Monday, January 24, 2011
Thombeau's Weekly, 1936
Reading Thombeau's Weekly while on the beach in Cape Cod was one of mother's favorite pastimes because it made Rose Kennedy nuts. Of course, Mother loved the articles, but it was the way that its editor framed his opinion pieces that drove Eunice and Jack's mother crazy. Everything was logically free-form and Mrs. Kennedy couldn't wrap her mind around that.
"You know that when the children were young, I would set up a bulletin board with little articles of the day on the wall of the nursery," Rose would begin to blather on hoping Mother would take the chit-chat bait.

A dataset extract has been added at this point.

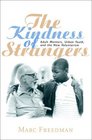 The Kindness of Strangers Adult Mentors Urban Youth and the New Voluntarism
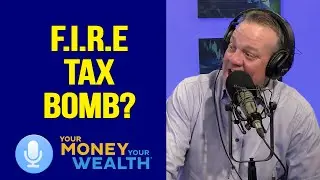 FIRE Retirement Spitball: Are We Screwing Up and Creating a Huge Future Tax Bill?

"That's nice," Mother would reply, riveted to an article on how Gloria Swanson taught Joe Kennedy to be a cunning linguist. "Really nice." Of course you would only get that type of information in Thombeau's, sandwiched in between pictures of the latest in honor guards wearing avant guard uniforms and recipes for rattlesnake stuffed filets.
And who can forget those crossword puzzles! Each puzzle was really hard - "MOMA and Dada" required that you knew the names of the mothers of the founders the Dadaist movement. Now that was one for the records - and if you were clueless enough to think that the puzzle was about baby talk, well, you missed that boat.

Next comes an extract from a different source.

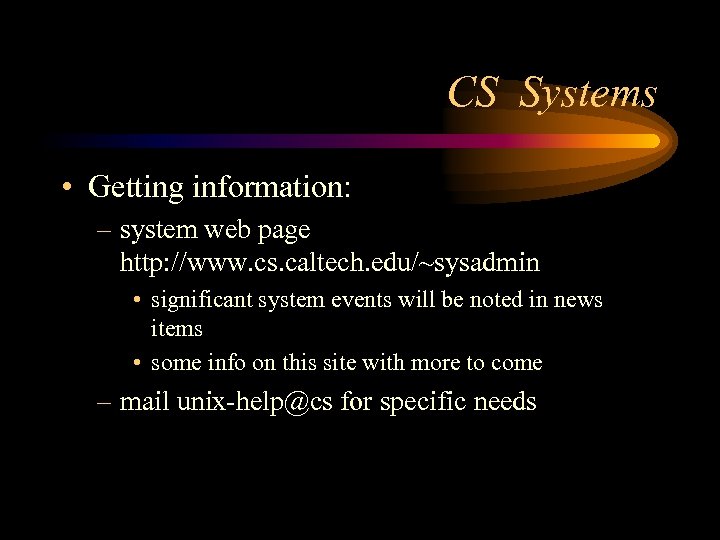 CS Systems • Getting information: – system web page http: //www. cs. caltech. edu/~sysadmin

But if you completed the puzzles and found the code, and solved that insiders puzzle, then fabulous things could happen in your life.

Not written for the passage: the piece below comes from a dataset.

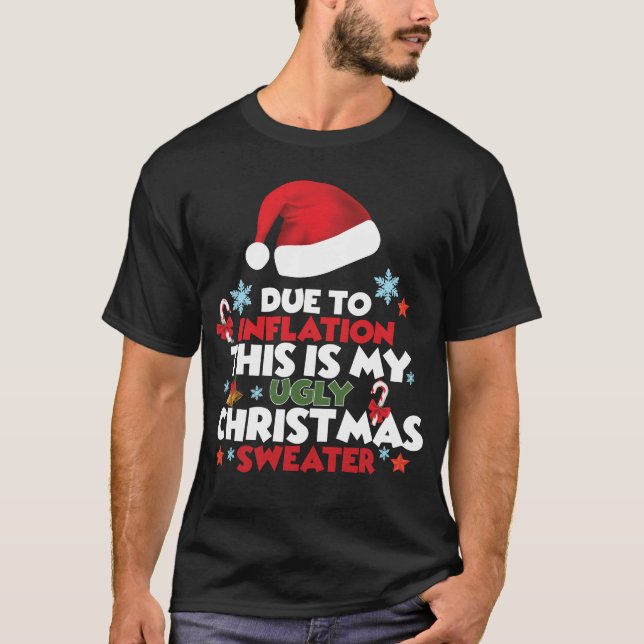 Funny Due to Inflation Ugly Christmas Sweaters  (Front)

The puzzle father completed (Bead's, Bangle's and Bible's) gave him the password to get into San Simeon for the weekend. And even then he had to show it to Hearst's butler to prove he had actually completed the puzzle in ink just to get in the door. But it was worth it; it's how I ended up with Cary Grant and Randolf Scott as my God parents.
An eclectic mix of articles, images and probing questions, it's daring expose "Your Manicurist, Friend or Fiend?" shocked California. It was a guaranteed seller at the newsstands - even housewives in Azusa and El Cerito kept it in the house because it made them feel as if they had arrived. Isn't that charming?
Of course Jackie made sure every room at the White House had the latest issue of Thombeau's on hand. Rose bore a stiff upper lip. She didn't get it, or the allure of Oleg Cassini (which Thombeau's reported on, in depth) and she "missed the only magazine that (she) could evah love," the long defunct Woman's Home Companion, Damn it!
It was daring, and it wasn't for everybody - and if it were, well then, it wasn't Thombeau's. And simply put, if you didn't get Thombeau's Weekly magazine, then you would never get Thombeau's Weekly. Savvy?
Wednesday, January 5, 2011
VOGUE, January 1900
VOGUE Magazine has always been a thorn in the sides of women.
While "style" may be indestructible, it certainly goes out of favor in rapid fashion. One month everything is all bosoms and cleavage and the next month they expect you to be flat chested. Smoking is a sign of women's freedom, and then the next minute it makes one smell terribly bad. Bother.
Until the hatching of that Anna Wintour creature, Vogue was a magazine of real style and substance. Ms. Wintour has reduced it to an advertising monthly.
But back in its heyday, Vogue tackled some really difficult topics like "fem" odor, why it was better to keep the teeth you have instead of the type you put in a cup and the importance of looking good after childbirth ("No husband wants to comfort a hot sweaty dying woman who has exhausted her value to him.")
Of course Vogue has missed a few calls in its day. Its most notable mistake was promoting a full bosomy woman in April of 1922, then turning around and declaring the flat chested flapper the style icon of the decade. "It isn't like a men's collar that one can attach to a shirt, or toss away when it get dirty. Do the editors of Vogue not understand that a woman's bosom is attached?" wrote H.L. Mencken.
Needles to today, it still lurks on the nation's magazine stands, and in the homes of people who claim to love it, although the truth is, they only buy it because it makes them look fashionable when they carry it home.